Entries provided:
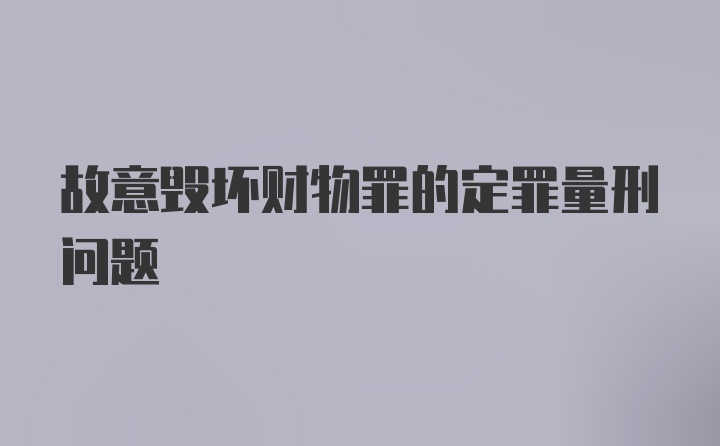 故意毁坏财物罪的定罪量刑问题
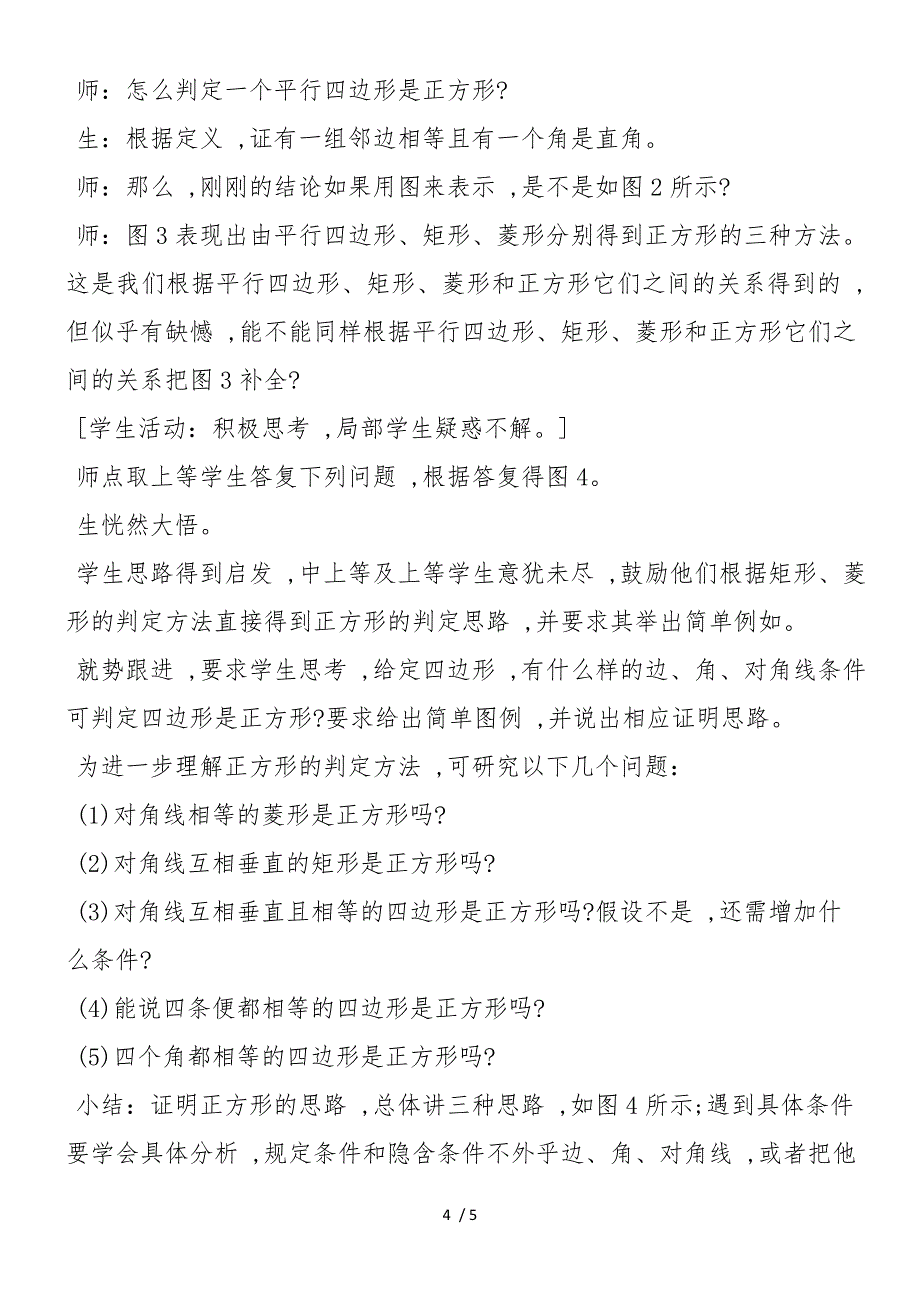 师：怎么判定一个平行四边形是正方形?

生：根据定义 ,证有一组邻边相等且有一个角是直角。

师：那么 ,刚刚的结论如果用图来表示 ,是不是如图 2 所示?

师：图 3 表现出由平行四边形、矩形、菱形分别得到正方形的三种方法。这是我们根据平行四边形、矩形、菱形和正方形它们之间的关系得到的 ,但似乎有缺憾 ,能不能同样根据平行四边形、矩形、菱形和正方形它们之间的关系把图 3 补全?

[学生活动：积极思考 ,局部学生疑惑不解。]

师点取上等学生答复下列问题 ,根据答复得图 4。

生恍然大悟。

学生思路得到启发 ,中上等及上等学生意犹未尽 ,鼓励他们根据矩形、菱形的判定方法直接得到正方形的判定思路 ,并要求其举出简单例如。

就势跟进 ,要求学生思考 ,给定四边形 ,有什么样的边、角、对角线条件可判定四边形是正方形?要求给出简单图例 ,并说出相应证明思路。

为进一步理解正方形的判定方法 ,可研究以下几个问题：

(1)对角线相等的菱形是正方形吗?

(2)对角线互相垂直的矩形是正方形吗?

(3)对角线互相垂直且相等的四边形是正方形吗?假设不是 ,还需增加什么条件?

(4)能说四条便都相等的四边形是正方形吗?

(5)四个角都相等的四边形是正方形吗?

小结：证明正方形的思路 ,总体讲三种思路 ,如图 4 所示;遇到具体条件要学会具体分析 ,规定条件和隐含条件不外乎边、角、对角线 ,或者把他

4 / 5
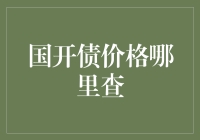 国开债价格哪里查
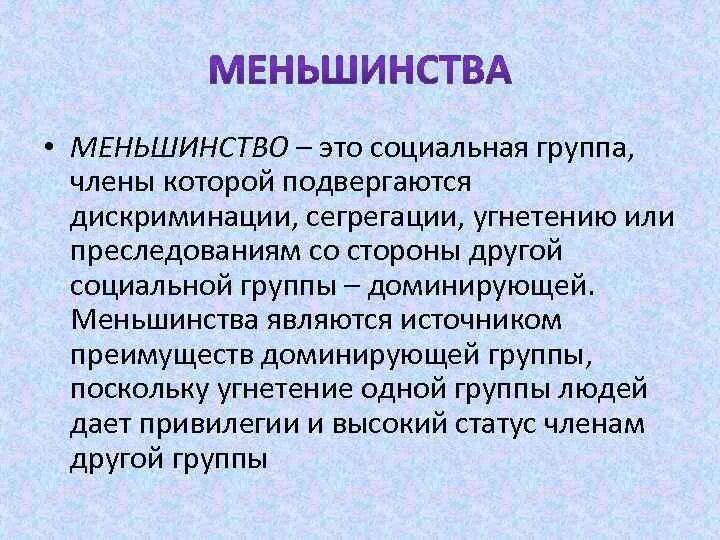 МЕНЬШИНСТВА

• МЕНЬШИНСТВО – это социальная группа, члены которой подвергаются дискриминации, сегрегации, угнетению или преследованиям со стороны другой социальной группы – доминирующей. Меньшинства являются источником преимуществ доминирующей группы, поскольку угнетение одной группы людей дает привилегии и высокий статус членам другой группы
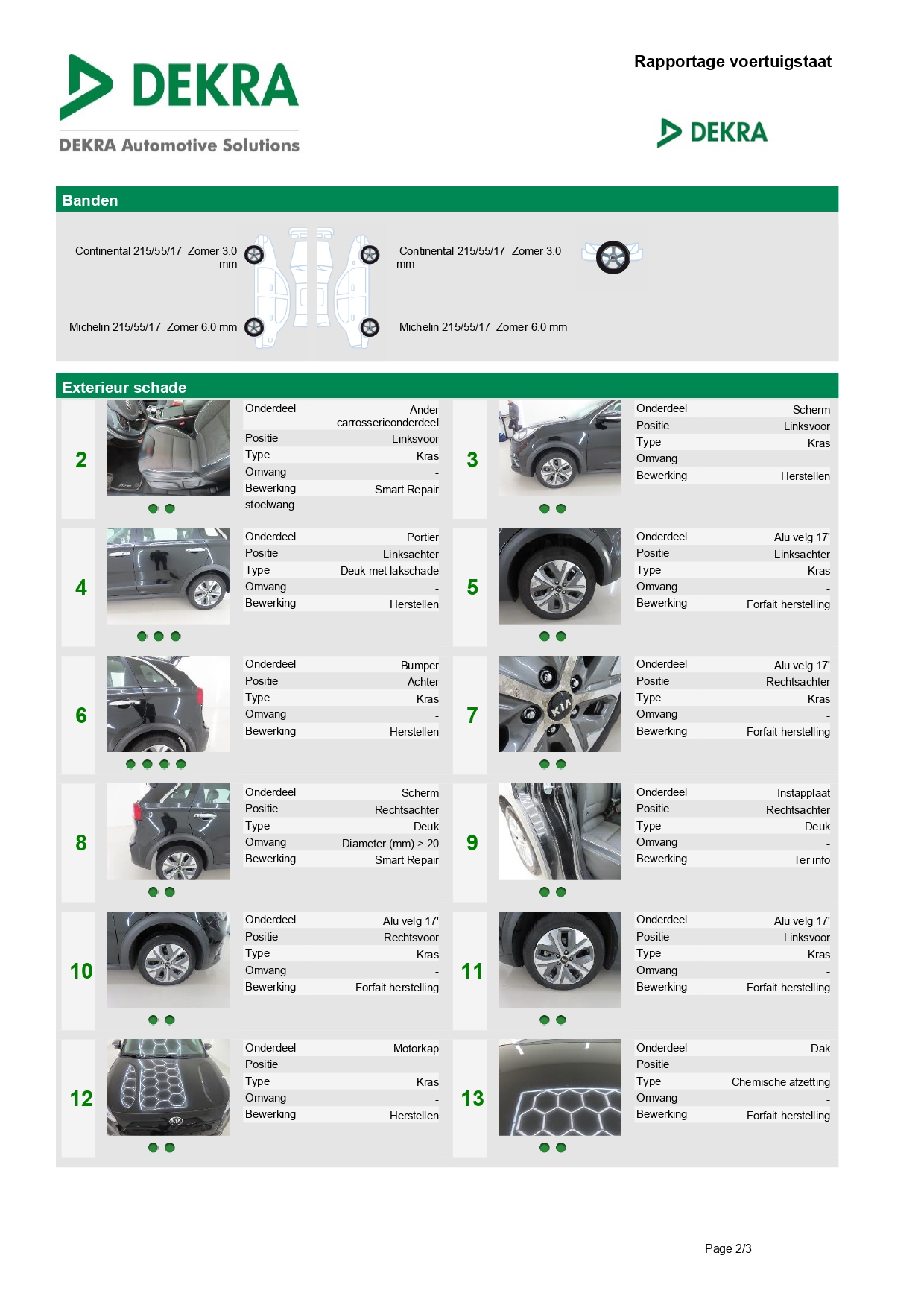 DEKRA
DEKRA Automotive Solutions

Rapportage voertuigstaat

DEKRA

Banden

Continental 215/55/17 Zomer 3.0 mm

Continental 215/55/17 Zomer 3.0 mm

Michelin 215/55/17 Zomer 6.0 mm

Michelin 215/55/17 Zomer 6.0 mm

Exterieur schade

2

| Onderdeel | Ander carrosserieonderdeel |
|---|---|
| Positie | Linksvoor |
| Type | Kras |
| Omvang | - |
| Bewerking | Smart Repair |
| stoelwang | |

3

| Onderdeel | Scherm |
|---|---|
| Positie | Linksvoor |
| Type | Kras |
| Omvang | - |
| Bewerking | Herstellen |

4

| Onderdeel | Portier |
|---|---|
| Positie | Linksachter |
| Type | Deuk met lakschade |
| Omvang | - |
| Bewerking | Herstellen |

5

| Onderdeel | Alu velg 17' |
|---|---|
| Positie | Linksachter |
| Type | Kras |
| Omvang | - |
| Bewerking | Forfait herstelling |

6

| Onderdeel | Bumper |
|---|---|
| Positie | Achter |
| Type | Kras |
| Omvang | - |
| Bewerking | Herstellen |

7

| Onderdeel | Alu velg 17' |
|---|---|
| Positie | Rechtsachter |
| Type | Kras |
| Omvang | - |
| Bewerking | Forfait herstelling |

8

| Onderdeel | Scherm |
|---|---|
| Positie | Rechtsachter |
| Type | Deuk |
| Omvang | Diameter (mm) > 20 |
| Bewerking | Smart Repair |

9

| Onderdeel | Instapplaat |
|---|---|
| Positie | Rechtsachter |
| Type | Deuk |
| Omvang | - |
| Bewerking | Ter info |

10

| Onderdeel | Alu velg 17' |
|---|---|
| Positie | Rechtsvoor |
| Type | Kras |
| Omvang | - |
| Bewerking | Forfait herstelling |

11

| Onderdeel | Alu velg 17' |
|---|---|
| Positie | Linksvoor |
| Type | Kras |
| Omvang | - |
| Bewerking | Forfait herstelling |

12

| Onderdeel | Motorkap |
|---|---|
| Positie | - |
| Type | Kras |
| Omvang | - |
| Bewerking | Herstellen |

13

| Onderdeel | Dak |
|---|---|
| Positie | - |
| Type | Chemische afzetting |
| Omvang | - |
| Bewerking | Forfait herstelling |

Page 2/3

What to do: Using the data above, print every line exactly, omitting pictures.

Answer section:
 故意毁坏财物罪的定罪量刑问题
 师：怎么判定一个平行四边形是正方形?

生：根据定义 ,证有一组邻边相等且有一个角是直角。

师：那么 ,刚刚的结论如果用图来表示 ,是不是如图 2 所示?

师：图 3 表现出由平行四边形、矩形、菱形分别得到正方形的三种方法。这是我们根据平行四边形、矩形、菱形和正方形它们之间的关系得到的 ,但似乎有缺憾 ,能不能同样根据平行四边形、矩形、菱形和正方形它们之间的关系把图 3 补全?

[学生活动：积极思考 ,局部学生疑惑不解。]

师点取上等学生答复下列问题 ,根据答复得图 4。

生恍然大悟。

学生思路得到启发 ,中上等及上等学生意犹未尽 ,鼓励他们根据矩形、菱形的判定方法直接得到正方形的判定思路 ,并要求其举出简单例如。

就势跟进 ,要求学生思考 ,给定四边形 ,有什么样的边、角、对角线条件可判定四边形是正方形?要求给出简单图例 ,并说出相应证明思路。

为进一步理解正方形的判定方法 ,可研究以下几个问题：

(1)对角线相等的菱形是正方形吗?

(2)对角线互相垂直的矩形是正方形吗?

(3)对角线互相垂直且相等的四边形是正方形吗?假设不是 ,还需增加什么条件?

(4)能说四条便都相等的四边形是正方形吗?

(5)四个角都相等的四边形是正方形吗?

小结：证明正方形的思路 ,总体讲三种思路 ,如图 4 所示;遇到具体条件要学会具体分析 ,规定条件和隐含条件不外乎边、角、对角线 ,或者把他

4 / 5
 国开债价格哪里查
 МЕНЬШИНСТВА

• МЕНЬШИНСТВО – это социальная группа, члены которой подвергаются дискриминации, сегрегации, угнетению или преследованиям со стороны другой социальной группы – доминирующей. Меньшинства являются источником преимуществ доминирующей группы, поскольку угнетение одной группы людей дает привилегии и высокий статус членам другой группы
 DEKRA
DEKRA Automotive Solutions

Rapportage voertuigstaat

DEKRA

Banden

Continental 215/55/17 Zomer 3.0 mm

Continental 215/55/17 Zomer 3.0 mm

Michelin 215/55/17 Zomer 6.0 mm

Michelin 215/55/17 Zomer 6.0 mm

Exterieur schade

2

| Onderdeel | Ander carrosserieonderdeel |
|---|---|
| Positie | Linksvoor |
| Type | Kras |
| Omvang | - |
| Bewerking | Smart Repair |
| stoelwang | |

3

| Onderdeel | Scherm |
|---|---|
| Positie | Linksvoor |
| Type | Kras |
| Omvang | - |
| Bewerking | Herstellen |

4

| Onderdeel | Portier |
|---|---|
| Positie | Linksachter |
| Type | Deuk met lakschade |
| Omvang | - |
| Bewerking | Herstellen |

5

| Onderdeel | Alu velg 17' |
|---|---|
| Positie | Linksachter |
| Type | Kras |
| Omvang | - |
| Bewerking | Forfait herstelling |

6

| Onderdeel | Bumper |
|---|---|
| Positie | Achter |
| Type | Kras |
| Omvang | - |
| Bewerking | Herstellen |

7

| Onderdeel | Alu velg 17' |
|---|---|
| Positie | Rechtsachter |
| Type | Kras |
| Omvang | - |
| Bewerking | Forfait herstelling |

8

| Onderdeel | Scherm |
|---|---|
| Positie | Rechtsachter |
| Type | Deuk |
| Omvang | Diameter (mm) > 20 |
| Bewerking | Smart Repair |

9

| Onderdeel | Instapplaat |
|---|---|
| Positie | Rechtsachter |
| Type | Deuk |
| Omvang | - |
| Bewerking | Ter info |

10

| Onderdeel | Alu velg 17' |
|---|---|
| Positie | Rechtsvoor |
| Type | Kras |
| Omvang | - |
| Bewerking | Forfait herstelling |

11

| Onderdeel | Alu velg 17' |
|---|---|
| Positie | Linksvoor |
| Type | Kras |
| Omvang | - |
| Bewerking | Forfait herstelling |

12

| Onderdeel | Motorkap |
|---|---|
| Positie | - |
| Type | Kras |
| Omvang | - |
| Bewerking | Herstellen |

13

| Onderdeel | Dak |
|---|---|
| Positie | - |
| Type | Chemische afzetting |
| Omvang | - |
| Bewerking | Forfait herstelling |

Page 2/3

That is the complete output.